The reality of divorce is that your financial life will be different as a single person. However, different does not necessarily mean bad, and by taking a few simple steps recommended by experts, you can help ensure financial health after the end of your marriage.

To avoid potential future liabilities, accounts held jointly with your ex should be closed, and you should open new accounts in your name only. In addition, you should update beneficiary designations on 401(k)s, life insurance policies and living trusts, and you should update your estate plan.

You might be able to save some money by reviewing your insurance policies. Do policies that you are paying for still list items that your ex received in the property settlement? You should not be paying premiums to insure property that you no longer own.

Reassess your tax projections. If you will be in a different tax bracket after the divorce, you may need to change your withholding or payment of estimated taxes. You may also need to change your investments.

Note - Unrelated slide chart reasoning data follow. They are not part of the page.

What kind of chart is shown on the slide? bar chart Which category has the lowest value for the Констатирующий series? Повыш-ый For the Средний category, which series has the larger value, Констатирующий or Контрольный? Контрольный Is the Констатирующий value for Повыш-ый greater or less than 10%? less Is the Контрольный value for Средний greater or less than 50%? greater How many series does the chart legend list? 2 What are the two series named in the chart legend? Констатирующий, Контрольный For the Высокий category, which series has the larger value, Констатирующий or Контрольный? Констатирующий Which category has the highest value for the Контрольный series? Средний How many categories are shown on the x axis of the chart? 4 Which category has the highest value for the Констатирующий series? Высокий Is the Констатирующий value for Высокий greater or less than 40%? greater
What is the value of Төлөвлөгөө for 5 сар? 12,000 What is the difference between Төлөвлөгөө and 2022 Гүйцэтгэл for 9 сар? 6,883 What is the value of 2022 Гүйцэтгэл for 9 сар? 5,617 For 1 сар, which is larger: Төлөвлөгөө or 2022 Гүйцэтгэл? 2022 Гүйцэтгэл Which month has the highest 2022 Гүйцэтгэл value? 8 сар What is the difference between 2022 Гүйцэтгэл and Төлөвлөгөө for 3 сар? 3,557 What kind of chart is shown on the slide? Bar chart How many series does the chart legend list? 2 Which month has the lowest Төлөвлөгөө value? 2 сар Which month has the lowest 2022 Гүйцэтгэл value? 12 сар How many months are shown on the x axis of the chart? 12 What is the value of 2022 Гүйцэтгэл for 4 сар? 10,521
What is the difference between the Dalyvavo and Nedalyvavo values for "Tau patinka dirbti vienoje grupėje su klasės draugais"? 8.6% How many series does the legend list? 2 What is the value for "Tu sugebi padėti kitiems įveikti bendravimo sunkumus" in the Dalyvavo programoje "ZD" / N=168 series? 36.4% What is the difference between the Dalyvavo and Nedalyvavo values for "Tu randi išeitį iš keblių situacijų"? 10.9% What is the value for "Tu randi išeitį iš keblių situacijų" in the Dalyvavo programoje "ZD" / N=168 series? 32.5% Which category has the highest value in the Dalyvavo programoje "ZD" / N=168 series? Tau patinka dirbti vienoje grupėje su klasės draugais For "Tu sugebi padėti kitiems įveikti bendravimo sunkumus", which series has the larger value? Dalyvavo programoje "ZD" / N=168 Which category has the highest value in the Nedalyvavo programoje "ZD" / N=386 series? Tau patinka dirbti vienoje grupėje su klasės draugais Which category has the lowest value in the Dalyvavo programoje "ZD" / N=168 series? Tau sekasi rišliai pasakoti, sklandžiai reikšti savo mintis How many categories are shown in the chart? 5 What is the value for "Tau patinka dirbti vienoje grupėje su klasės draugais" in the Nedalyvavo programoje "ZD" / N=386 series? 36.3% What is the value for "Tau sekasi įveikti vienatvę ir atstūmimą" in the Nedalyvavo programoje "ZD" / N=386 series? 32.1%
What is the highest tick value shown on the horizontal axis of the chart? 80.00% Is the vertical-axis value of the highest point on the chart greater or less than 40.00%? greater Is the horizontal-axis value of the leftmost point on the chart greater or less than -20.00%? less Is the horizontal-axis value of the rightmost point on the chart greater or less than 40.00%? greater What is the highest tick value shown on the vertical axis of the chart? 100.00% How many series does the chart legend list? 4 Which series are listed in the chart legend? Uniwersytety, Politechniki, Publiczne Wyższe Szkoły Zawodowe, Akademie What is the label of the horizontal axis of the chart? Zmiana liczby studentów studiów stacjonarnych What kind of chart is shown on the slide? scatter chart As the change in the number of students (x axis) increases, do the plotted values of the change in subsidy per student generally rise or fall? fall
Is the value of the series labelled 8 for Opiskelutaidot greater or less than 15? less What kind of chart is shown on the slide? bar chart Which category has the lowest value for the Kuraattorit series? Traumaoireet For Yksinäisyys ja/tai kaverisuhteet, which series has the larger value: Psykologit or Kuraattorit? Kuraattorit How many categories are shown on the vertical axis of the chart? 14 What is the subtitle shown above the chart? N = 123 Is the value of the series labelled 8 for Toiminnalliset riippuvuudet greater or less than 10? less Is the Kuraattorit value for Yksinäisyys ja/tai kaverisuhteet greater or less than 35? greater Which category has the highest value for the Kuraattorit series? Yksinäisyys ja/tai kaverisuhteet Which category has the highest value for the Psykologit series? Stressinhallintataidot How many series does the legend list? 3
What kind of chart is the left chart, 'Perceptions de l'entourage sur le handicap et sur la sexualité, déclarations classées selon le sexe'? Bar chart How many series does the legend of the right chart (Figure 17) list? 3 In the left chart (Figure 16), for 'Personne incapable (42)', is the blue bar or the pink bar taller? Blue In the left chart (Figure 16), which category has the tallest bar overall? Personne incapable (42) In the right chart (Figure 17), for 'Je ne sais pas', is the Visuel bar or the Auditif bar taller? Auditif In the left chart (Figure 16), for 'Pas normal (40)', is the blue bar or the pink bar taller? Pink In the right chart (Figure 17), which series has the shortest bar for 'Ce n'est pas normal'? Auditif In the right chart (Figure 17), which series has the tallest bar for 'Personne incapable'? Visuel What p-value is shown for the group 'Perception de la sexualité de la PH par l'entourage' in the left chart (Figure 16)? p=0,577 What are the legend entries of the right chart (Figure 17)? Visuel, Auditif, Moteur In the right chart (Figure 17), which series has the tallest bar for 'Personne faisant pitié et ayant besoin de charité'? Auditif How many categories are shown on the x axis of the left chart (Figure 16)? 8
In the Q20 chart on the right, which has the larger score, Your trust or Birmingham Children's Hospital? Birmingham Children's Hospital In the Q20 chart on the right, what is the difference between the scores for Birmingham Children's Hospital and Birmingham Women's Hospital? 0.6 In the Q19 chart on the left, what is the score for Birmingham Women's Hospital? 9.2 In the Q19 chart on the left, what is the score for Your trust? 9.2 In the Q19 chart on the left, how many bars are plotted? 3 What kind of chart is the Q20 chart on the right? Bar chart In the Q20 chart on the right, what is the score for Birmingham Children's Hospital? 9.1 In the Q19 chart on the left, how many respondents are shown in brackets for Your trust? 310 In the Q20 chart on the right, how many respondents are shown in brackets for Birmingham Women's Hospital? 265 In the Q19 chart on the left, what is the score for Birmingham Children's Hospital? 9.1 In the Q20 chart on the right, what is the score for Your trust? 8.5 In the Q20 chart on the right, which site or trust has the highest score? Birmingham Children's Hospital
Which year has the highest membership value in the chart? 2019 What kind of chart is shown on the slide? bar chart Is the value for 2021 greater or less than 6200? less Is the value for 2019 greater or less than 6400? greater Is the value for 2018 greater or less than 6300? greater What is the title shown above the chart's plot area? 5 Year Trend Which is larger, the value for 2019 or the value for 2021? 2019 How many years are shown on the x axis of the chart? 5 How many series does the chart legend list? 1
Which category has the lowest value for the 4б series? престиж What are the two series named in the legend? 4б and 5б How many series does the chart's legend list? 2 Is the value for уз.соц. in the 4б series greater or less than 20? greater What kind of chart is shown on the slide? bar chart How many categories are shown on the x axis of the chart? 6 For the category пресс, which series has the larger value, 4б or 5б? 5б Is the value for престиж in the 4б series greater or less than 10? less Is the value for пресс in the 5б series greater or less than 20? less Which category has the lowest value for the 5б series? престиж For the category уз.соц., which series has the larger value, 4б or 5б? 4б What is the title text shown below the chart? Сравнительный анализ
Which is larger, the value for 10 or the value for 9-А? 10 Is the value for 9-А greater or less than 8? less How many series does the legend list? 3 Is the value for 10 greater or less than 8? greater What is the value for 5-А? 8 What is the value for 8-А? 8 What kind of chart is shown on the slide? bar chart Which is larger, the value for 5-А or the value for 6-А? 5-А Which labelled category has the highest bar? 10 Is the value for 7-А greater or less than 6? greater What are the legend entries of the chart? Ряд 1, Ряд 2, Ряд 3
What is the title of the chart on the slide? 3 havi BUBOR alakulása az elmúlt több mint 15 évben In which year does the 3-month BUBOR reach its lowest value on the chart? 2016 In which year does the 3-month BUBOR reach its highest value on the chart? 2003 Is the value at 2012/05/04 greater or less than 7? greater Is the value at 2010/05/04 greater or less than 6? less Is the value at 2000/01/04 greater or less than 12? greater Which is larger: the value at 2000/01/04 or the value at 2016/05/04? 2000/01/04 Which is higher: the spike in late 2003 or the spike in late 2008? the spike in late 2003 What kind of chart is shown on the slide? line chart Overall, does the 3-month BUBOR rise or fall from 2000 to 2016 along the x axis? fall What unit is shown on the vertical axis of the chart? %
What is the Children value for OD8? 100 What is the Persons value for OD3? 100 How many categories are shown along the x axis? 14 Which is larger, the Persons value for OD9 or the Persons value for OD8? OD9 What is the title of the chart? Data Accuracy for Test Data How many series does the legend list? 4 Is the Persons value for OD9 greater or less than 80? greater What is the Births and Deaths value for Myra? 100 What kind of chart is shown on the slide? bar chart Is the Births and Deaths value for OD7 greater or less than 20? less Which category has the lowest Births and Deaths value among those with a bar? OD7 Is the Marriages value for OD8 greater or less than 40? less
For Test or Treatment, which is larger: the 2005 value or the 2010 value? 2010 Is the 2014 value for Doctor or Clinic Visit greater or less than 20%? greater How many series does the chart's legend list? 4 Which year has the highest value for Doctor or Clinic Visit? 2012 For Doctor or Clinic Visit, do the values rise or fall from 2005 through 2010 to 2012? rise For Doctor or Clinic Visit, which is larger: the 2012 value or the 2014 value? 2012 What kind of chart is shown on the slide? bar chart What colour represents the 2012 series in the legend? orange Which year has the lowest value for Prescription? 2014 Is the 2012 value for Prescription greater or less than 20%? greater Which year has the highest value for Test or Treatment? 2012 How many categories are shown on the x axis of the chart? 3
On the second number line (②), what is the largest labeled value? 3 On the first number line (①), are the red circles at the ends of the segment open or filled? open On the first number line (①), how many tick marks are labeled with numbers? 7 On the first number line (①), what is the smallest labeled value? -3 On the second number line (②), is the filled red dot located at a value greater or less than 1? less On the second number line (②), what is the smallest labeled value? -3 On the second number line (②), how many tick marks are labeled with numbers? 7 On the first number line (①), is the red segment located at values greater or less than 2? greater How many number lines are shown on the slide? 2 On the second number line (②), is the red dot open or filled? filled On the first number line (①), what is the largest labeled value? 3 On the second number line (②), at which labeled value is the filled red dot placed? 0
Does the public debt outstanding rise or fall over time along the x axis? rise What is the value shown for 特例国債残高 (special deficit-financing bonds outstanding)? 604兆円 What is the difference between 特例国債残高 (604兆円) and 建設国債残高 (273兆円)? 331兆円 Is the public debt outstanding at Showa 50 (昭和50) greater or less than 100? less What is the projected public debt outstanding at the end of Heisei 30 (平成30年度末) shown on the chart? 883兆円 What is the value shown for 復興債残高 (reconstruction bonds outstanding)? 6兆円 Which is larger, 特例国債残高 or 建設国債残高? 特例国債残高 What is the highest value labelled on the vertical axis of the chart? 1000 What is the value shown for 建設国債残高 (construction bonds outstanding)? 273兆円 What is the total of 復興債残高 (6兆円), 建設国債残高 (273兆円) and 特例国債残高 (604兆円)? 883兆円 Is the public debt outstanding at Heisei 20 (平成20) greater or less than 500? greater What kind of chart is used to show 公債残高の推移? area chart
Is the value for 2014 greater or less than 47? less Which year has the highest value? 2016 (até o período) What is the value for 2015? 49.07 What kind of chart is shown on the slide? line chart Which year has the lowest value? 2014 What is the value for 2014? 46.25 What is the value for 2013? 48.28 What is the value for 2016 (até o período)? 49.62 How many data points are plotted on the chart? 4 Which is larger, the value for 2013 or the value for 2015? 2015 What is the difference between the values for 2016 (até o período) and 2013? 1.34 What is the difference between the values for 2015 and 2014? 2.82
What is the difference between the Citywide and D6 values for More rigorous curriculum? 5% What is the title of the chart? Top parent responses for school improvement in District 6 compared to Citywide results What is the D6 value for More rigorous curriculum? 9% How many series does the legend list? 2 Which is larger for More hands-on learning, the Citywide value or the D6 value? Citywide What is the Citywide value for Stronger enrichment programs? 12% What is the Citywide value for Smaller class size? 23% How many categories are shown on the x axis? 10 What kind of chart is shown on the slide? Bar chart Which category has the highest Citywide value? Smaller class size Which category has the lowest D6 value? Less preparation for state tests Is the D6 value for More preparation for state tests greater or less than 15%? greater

Finally, you should prepare a simple home budget following a divorce. You will have different sources of income and different expenses after the divorce. Keeping track and consciously planning will give you a better view of how much you will have leftover to invest and to spend on nonessential purchases.

Adjusting to a new personal financial system may not be the easiest thing. But it is necessary after a divorce, and if you spend some time on it, make the right moves and do everything you can to ensure you get a fair deal financially in the divorce settlement, you can go on to a bright financial future.